Authors: Joanna Trollope
‘Is this a bad moment?’ Vivien said, into the telephone.
There was silence the other end.
Then Edie said, ‘When have you ever considered such a thing?’
‘Well, I thought you might have been rehearsing—’
‘I have’.
‘And be tired—’
‘I am’.
‘Well,’ Vivien said, ‘maybe I could ring a bit later’. ‘Where are you?’
‘I’m at home,’ Vivien said, ‘in my hall, speaking on my landline telephone, sitting on the chair next to my telephone table’.
‘You sound really peculiar’.
Vivien craned up so that she could see herself in the mirror on the opposite wall. She touched the back of her hair.
‘I don’t look it’.
‘Oh good. I look like the wrath of God. These last rehearsals are always completely exhausting. One minute you think you’ve got the play and the next minute you think you’ve lost it’.
‘That,’ Vivien said, ‘was really why I was ringing’.
‘My play?’
‘Yes. I was thinking of coming for the first night’. There was another silence. Then Edie said, ‘What’s brought this on?’ ‘What on—’
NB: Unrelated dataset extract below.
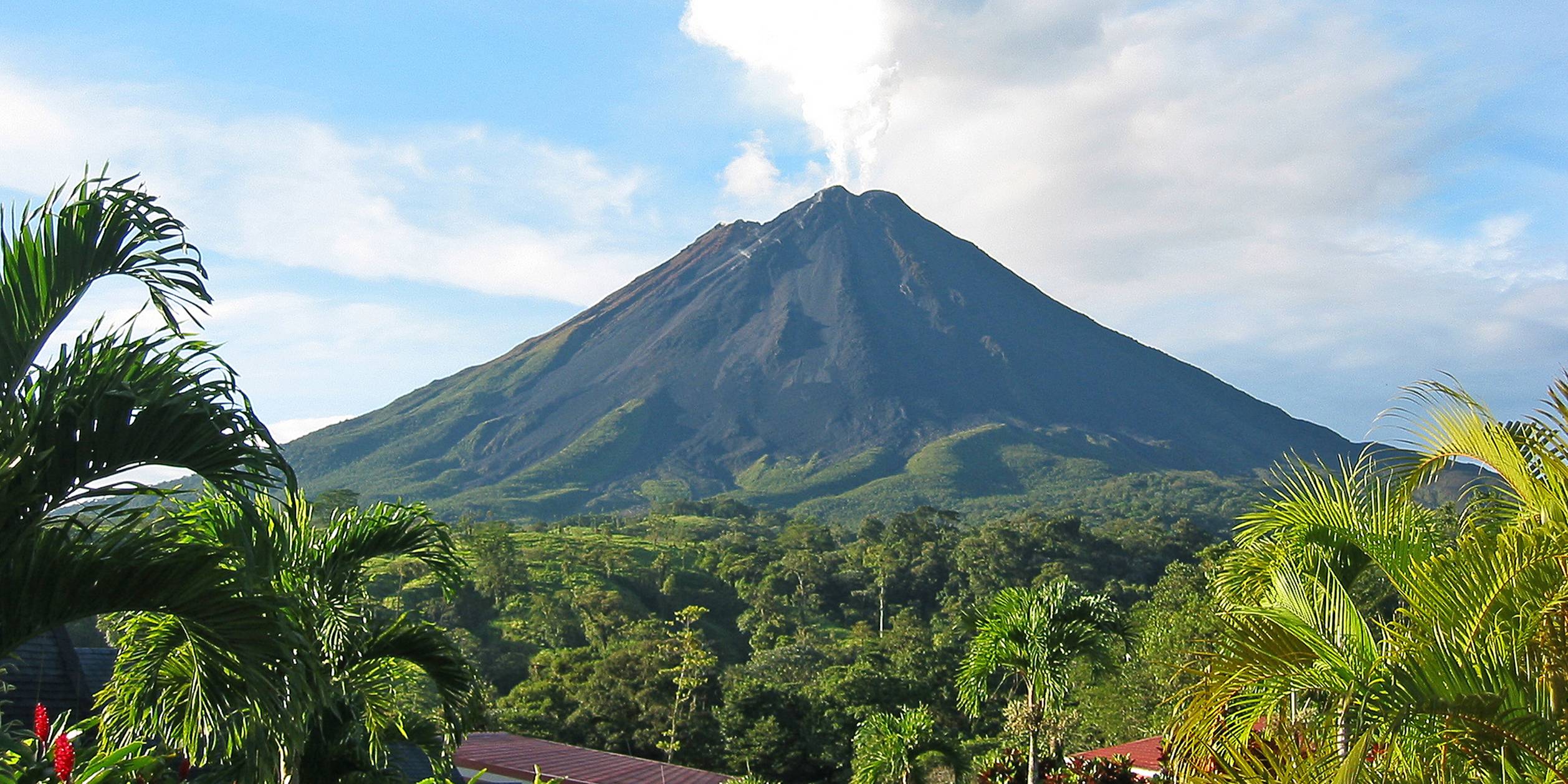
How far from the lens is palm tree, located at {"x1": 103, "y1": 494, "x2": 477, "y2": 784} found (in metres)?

‘You’ve never been remotely interested in me and the theatre. If I was more into victim-speak, I’d say you’ve never supported what I do. I suppose it’s having Rosa there that makes you feel you’ve got to show willing’.
Vivien said carefully, ‘Not exactly’.
‘What then?’
‘I wondered,’ Vivien said, recrossing her legs and turning one foot to appreciate how her instep looked in a higher heel, ‘I wondered if I could bring Max. I thought Max and I might come together, and maybe bring Rosa’.
‘You’re joking’.
Vivien decided to keep her nerve. ‘No, not at all. I’d like to come and so would he and we’d like to come together’. ‘But why?’ Edie demanded.
‘Why?’
‘Max doesn’t know a play from a puppet show and this, Vivi, is
Ibsen’.
Vivien leaned forward. ‘This is different’.
‘What is?’
‘Max. Max and me. It’s all going to be different’.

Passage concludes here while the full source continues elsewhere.